If $(U,\phi)$, $\phi = (z_1,\ldots,z_n)$ is a chart, we have that $\partial_{z_i}|_{\phi(p)} = \phi_*(\partial_i(p))$. Then,
\begin{align}\partial_{z_i}(f\circ\phi^{-1})(\phi(p)) &= \phi_*(\partial_i(p))(f\circ \phi^{-1})\\ &= (\partial_i(p))(f\circ\phi^{-1}\circ\phi)\\ &= (\partial_i(p))(f)\\ &= (df_p)(\partial_i(p)) \end{align}
where the last equality is true since by definition $(df_p)(X) = X(f)$, for any $X\in T_pM$.
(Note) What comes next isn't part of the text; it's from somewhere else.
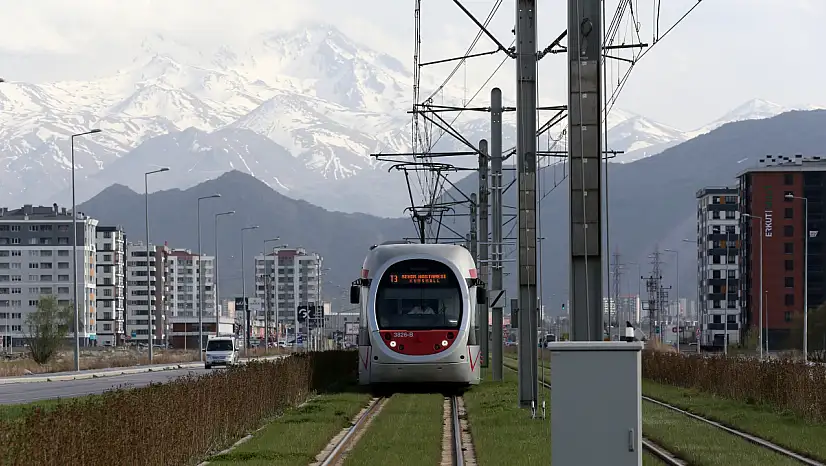 Kayseri rüzgarı estiriyor! Tramvaylar artık bedava enerjiyle hareket ediyor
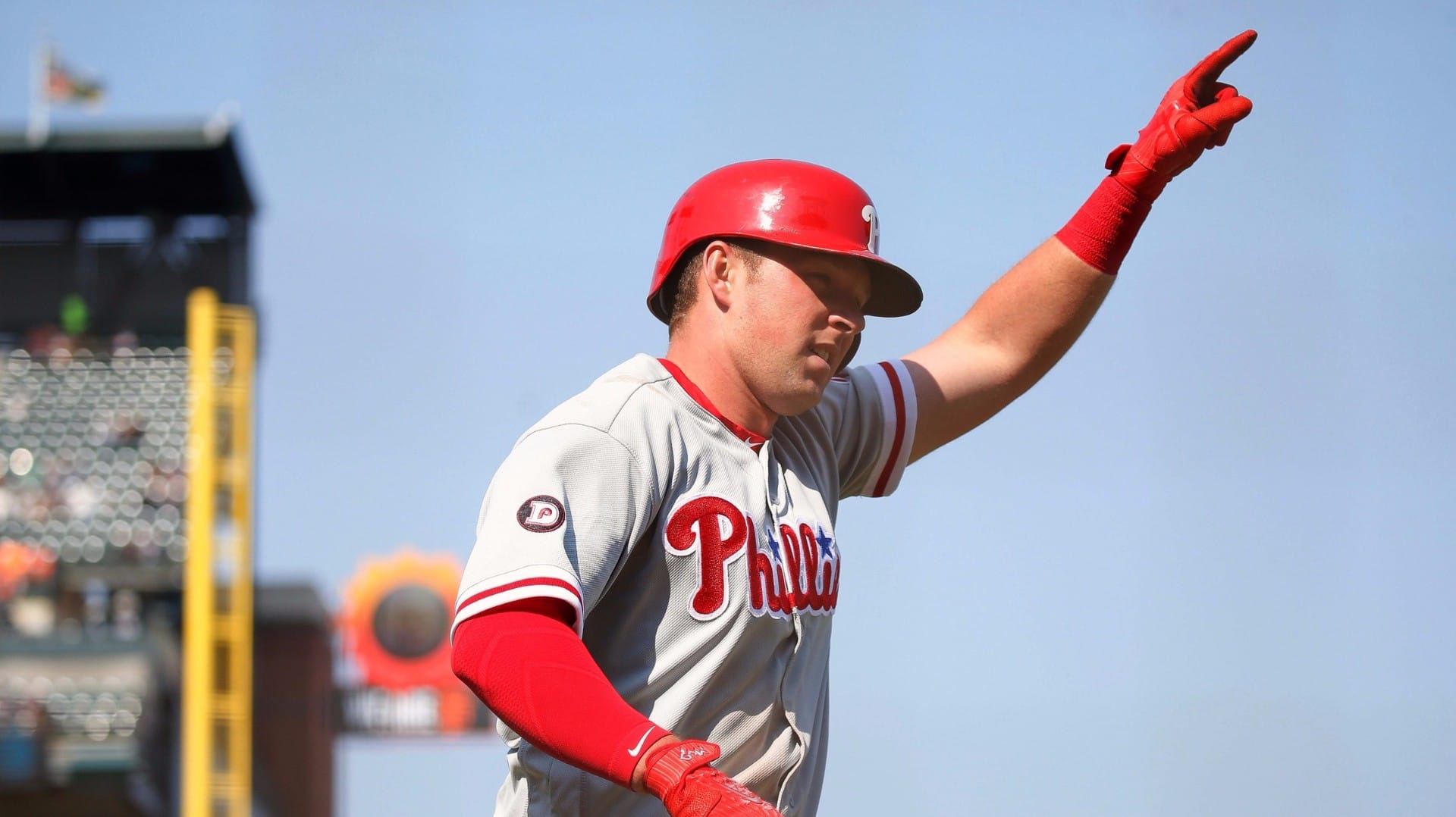Rhys Hoskins rounds the bases for Philadelphia.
Perhaps instead of considering covector field (differential $1$-form) $df$, you wanted to see the connection with pushforward $f_*\colon T_pM\to T_{f(p)}\mathbb C.$ For that we need to elaborate on the isomorphism $T_q\mathbb C\cong\mathbb C$.
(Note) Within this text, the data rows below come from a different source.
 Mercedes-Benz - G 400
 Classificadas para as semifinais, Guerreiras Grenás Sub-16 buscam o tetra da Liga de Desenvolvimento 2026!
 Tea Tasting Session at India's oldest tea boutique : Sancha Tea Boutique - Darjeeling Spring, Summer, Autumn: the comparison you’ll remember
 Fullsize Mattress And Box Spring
In general, for vector space $V$, we have isomorphism $V\to T_qV$ that sends vector $v$ to directional derivative defined by $v$: $g\mapsto \frac d{dt}g(p + tv)|_{t=0}.$ In the case when $V = \mathbb C$, we can easily write it's inverse as $X\mapsto X(\operatorname{id_{\mathbb C}})\colon T_q\mathbb C\to\mathbb C.$ All in all, for any $X\in T_pM$ we have
$$f_*(X)(\operatorname{id}_{\mathbb C}) = X(\operatorname{id}_{\mathbb C}\circ f) = Xf = (df_p)(X).$$